Raw records:
---
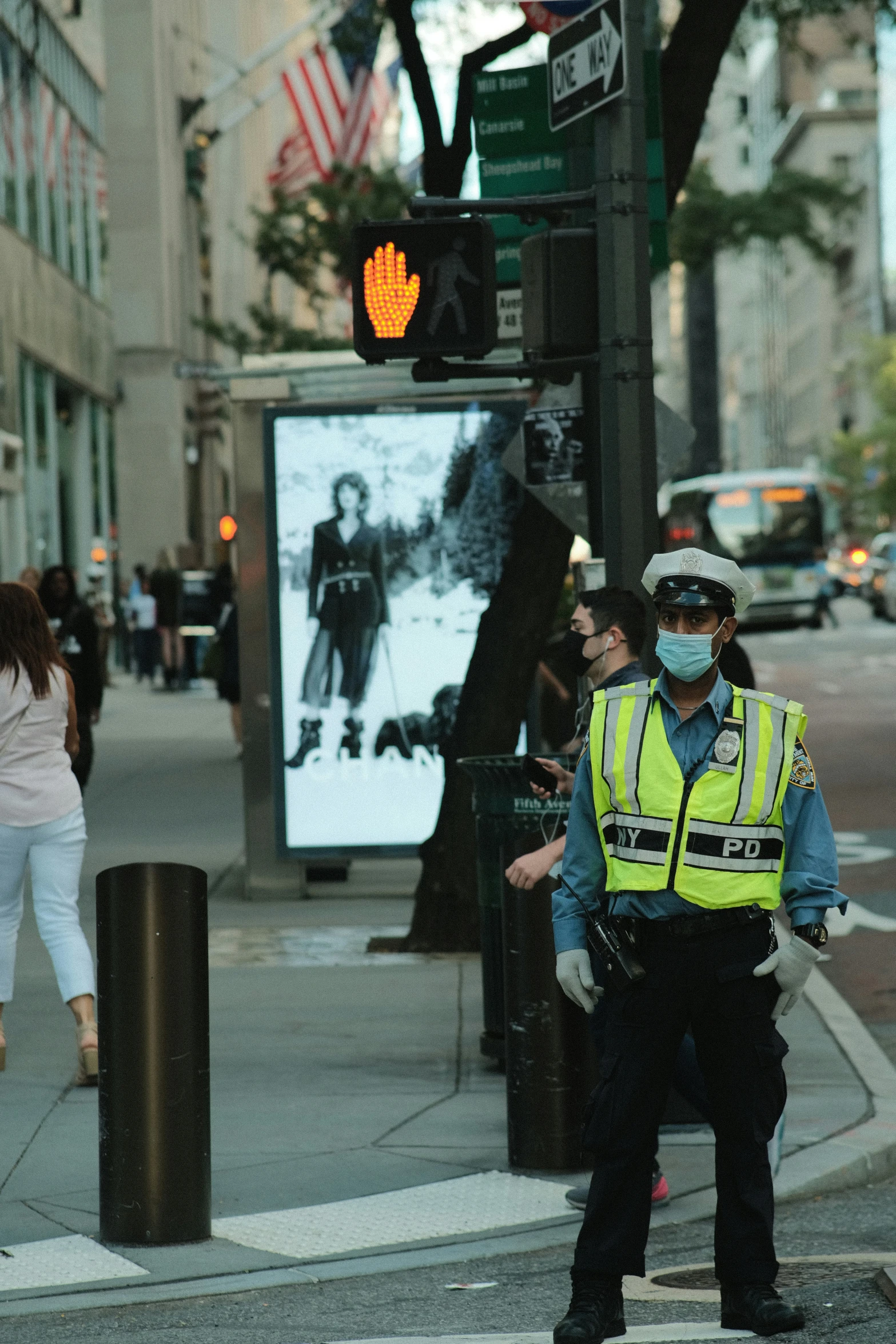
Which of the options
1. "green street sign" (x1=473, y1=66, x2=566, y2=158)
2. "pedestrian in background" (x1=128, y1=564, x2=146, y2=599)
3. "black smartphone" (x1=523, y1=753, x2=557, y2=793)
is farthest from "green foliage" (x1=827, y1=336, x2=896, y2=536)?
"black smartphone" (x1=523, y1=753, x2=557, y2=793)

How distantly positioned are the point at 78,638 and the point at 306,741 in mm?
1612

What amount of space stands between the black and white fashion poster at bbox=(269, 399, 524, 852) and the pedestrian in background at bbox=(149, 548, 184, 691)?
61.9 feet

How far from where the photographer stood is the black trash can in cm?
729

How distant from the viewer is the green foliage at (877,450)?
297 ft

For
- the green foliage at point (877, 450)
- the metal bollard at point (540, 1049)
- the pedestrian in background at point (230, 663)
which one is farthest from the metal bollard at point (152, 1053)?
the green foliage at point (877, 450)

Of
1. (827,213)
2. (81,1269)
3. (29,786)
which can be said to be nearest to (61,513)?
(827,213)

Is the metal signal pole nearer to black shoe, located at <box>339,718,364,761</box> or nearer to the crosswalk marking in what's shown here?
the crosswalk marking

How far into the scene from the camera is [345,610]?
1139cm

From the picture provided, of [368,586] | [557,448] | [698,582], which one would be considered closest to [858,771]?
[368,586]

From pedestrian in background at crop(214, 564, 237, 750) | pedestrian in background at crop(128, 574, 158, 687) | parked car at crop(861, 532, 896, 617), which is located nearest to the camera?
pedestrian in background at crop(214, 564, 237, 750)

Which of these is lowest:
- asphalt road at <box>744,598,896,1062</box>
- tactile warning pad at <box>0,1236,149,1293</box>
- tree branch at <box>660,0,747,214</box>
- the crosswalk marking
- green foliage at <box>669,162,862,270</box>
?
asphalt road at <box>744,598,896,1062</box>

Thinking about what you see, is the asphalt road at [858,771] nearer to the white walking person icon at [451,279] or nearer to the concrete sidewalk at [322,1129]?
the concrete sidewalk at [322,1129]

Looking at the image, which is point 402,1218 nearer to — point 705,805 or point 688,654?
point 705,805

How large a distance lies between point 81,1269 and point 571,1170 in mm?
1606
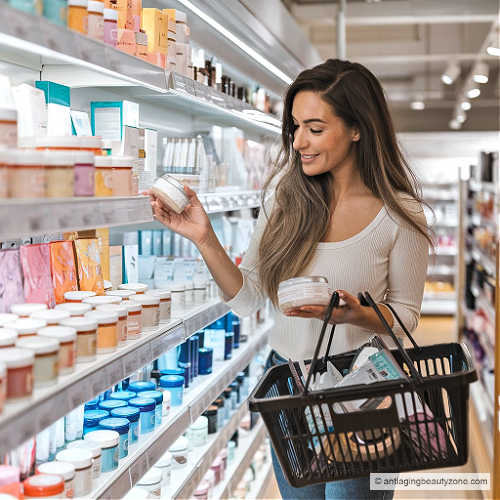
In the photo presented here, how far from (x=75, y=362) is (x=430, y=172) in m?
10.2

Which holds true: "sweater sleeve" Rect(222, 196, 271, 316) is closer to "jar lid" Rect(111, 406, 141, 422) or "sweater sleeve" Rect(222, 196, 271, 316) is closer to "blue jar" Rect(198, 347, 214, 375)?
"jar lid" Rect(111, 406, 141, 422)

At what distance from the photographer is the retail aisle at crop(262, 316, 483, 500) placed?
406 cm

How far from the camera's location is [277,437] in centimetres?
156

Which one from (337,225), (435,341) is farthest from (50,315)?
(435,341)

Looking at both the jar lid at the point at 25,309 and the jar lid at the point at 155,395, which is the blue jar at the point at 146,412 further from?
the jar lid at the point at 25,309

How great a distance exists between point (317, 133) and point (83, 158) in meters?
0.76

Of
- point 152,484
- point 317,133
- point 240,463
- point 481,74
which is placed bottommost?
point 240,463

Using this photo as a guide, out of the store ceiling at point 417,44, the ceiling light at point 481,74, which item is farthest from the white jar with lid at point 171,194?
the ceiling light at point 481,74

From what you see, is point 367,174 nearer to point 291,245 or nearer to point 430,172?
point 291,245

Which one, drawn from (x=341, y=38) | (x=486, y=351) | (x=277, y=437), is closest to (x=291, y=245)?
(x=277, y=437)

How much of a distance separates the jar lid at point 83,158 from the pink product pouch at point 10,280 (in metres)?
0.37

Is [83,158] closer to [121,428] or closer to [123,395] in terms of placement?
[121,428]

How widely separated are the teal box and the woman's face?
651 mm

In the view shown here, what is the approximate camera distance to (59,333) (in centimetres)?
153
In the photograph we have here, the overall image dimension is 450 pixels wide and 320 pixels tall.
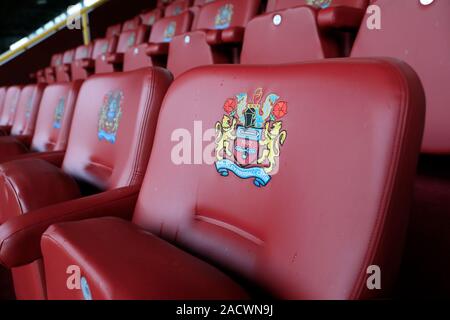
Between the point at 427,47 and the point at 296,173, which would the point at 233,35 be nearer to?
the point at 427,47

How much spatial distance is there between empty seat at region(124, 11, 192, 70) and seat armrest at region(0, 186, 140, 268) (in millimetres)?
600

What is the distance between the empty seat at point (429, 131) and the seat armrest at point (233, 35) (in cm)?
31

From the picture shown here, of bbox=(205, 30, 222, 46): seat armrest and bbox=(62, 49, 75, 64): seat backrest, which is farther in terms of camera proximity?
bbox=(62, 49, 75, 64): seat backrest

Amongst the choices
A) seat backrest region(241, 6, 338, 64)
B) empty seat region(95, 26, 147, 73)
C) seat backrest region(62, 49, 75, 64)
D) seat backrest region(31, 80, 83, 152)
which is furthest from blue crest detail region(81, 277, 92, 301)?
seat backrest region(62, 49, 75, 64)

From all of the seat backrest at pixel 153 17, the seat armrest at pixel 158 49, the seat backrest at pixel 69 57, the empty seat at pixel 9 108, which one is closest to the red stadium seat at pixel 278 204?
the seat armrest at pixel 158 49

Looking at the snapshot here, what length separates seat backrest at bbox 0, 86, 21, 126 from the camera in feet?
3.89

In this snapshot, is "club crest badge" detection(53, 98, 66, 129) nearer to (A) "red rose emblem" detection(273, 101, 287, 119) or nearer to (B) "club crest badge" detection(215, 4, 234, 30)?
(B) "club crest badge" detection(215, 4, 234, 30)

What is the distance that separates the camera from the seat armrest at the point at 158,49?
0.87 meters

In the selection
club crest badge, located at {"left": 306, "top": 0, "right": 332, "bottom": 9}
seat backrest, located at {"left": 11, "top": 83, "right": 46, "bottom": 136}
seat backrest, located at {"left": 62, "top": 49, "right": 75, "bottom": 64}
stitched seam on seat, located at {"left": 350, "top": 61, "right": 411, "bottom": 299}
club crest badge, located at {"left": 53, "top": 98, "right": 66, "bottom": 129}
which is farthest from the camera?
seat backrest, located at {"left": 62, "top": 49, "right": 75, "bottom": 64}

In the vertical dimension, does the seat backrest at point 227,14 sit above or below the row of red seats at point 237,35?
above

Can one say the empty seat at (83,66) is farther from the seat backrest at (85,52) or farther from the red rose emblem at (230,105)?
the red rose emblem at (230,105)

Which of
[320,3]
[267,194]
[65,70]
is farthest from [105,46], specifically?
[267,194]

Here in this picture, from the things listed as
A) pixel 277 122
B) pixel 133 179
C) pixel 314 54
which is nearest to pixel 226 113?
pixel 277 122

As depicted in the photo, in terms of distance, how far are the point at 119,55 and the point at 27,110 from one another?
0.98 ft
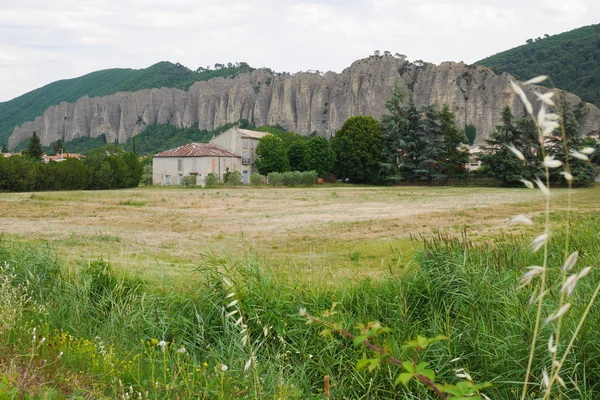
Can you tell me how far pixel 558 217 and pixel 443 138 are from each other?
---
-- OBJECTIVE --
Which lines above contain the word "foliage"? Copy each of them in full.

-- TASK OUTPUT --
is farthest from "green foliage" (x1=827, y1=336, x2=896, y2=536)?
How distant from the viewer is the green foliage at (877,450)?
- the green foliage at point (877, 450)
the green foliage at point (877, 450)
- green foliage at <box>669,162,862,270</box>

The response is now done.